** The records follows **
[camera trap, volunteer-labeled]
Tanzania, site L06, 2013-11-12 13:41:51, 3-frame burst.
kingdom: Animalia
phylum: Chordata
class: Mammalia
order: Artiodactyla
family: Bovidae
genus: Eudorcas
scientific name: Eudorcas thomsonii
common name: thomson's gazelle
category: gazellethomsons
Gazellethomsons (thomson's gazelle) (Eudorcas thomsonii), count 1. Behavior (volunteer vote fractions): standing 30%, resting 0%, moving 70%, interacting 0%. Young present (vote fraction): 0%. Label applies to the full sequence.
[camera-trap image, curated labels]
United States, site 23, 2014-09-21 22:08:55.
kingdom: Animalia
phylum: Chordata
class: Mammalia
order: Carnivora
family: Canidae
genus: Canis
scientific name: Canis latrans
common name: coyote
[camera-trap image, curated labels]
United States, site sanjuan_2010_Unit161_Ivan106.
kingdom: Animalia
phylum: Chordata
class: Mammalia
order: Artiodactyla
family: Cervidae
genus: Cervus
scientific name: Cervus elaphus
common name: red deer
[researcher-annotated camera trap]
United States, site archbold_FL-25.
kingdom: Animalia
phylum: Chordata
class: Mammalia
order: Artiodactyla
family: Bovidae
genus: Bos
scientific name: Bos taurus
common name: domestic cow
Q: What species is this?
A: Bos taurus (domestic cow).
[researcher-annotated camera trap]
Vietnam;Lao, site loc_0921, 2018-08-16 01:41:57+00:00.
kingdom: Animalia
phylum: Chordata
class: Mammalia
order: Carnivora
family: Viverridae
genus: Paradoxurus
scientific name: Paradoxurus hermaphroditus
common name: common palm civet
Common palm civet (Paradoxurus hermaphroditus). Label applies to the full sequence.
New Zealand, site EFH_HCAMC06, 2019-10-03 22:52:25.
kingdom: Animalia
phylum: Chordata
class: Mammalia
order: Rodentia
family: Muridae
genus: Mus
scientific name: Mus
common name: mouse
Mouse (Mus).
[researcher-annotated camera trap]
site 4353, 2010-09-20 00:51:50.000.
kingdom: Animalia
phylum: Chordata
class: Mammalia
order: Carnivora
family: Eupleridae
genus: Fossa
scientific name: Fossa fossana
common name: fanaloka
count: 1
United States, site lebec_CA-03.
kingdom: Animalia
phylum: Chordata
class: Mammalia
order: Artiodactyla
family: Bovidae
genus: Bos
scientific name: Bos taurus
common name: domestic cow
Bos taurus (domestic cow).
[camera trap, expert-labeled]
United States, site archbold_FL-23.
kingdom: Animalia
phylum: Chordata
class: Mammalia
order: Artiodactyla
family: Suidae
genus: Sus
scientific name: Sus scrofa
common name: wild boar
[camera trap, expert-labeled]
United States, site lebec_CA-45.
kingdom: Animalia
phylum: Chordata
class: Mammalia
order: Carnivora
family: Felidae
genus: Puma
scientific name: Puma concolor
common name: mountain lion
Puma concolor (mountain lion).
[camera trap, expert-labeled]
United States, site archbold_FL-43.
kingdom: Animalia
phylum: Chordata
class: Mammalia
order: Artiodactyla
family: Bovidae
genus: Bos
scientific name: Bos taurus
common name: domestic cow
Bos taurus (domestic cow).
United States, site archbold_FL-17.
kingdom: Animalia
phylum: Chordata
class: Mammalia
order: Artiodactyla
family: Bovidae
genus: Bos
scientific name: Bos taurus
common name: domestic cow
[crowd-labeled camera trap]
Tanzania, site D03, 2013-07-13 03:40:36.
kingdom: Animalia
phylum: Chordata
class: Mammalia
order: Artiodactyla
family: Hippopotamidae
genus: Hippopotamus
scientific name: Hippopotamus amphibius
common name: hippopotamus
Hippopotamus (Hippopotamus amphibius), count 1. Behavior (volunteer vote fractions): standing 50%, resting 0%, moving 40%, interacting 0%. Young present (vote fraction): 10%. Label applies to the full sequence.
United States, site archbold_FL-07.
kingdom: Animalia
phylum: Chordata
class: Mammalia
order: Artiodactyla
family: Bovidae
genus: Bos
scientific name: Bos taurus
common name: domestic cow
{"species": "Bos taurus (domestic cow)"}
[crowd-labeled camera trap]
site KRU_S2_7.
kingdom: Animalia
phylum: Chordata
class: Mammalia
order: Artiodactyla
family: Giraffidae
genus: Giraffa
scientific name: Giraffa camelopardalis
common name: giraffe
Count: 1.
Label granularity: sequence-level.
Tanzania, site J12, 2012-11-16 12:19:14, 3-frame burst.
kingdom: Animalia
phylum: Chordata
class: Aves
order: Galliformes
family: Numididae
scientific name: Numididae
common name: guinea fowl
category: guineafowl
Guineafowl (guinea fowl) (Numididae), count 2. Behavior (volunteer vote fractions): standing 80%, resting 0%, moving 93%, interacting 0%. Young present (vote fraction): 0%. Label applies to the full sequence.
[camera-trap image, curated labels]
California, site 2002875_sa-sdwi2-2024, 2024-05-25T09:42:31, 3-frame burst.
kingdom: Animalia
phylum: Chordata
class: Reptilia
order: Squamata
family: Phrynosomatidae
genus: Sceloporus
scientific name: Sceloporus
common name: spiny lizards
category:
** End of The records **
• _What needs to be done_: Please show every line above that includes the word "burst".

• _Completed exercise_:
Tanzania, site L06, 2013-11-12 13:41:51, 3-frame burst.
Tanzania, site J12, 2012-11-16 12:19:14, 3-frame burst.
California, site 2002875_sa-sdwi2-2024, 2024-05-25T09:42:31, 3-frame burst.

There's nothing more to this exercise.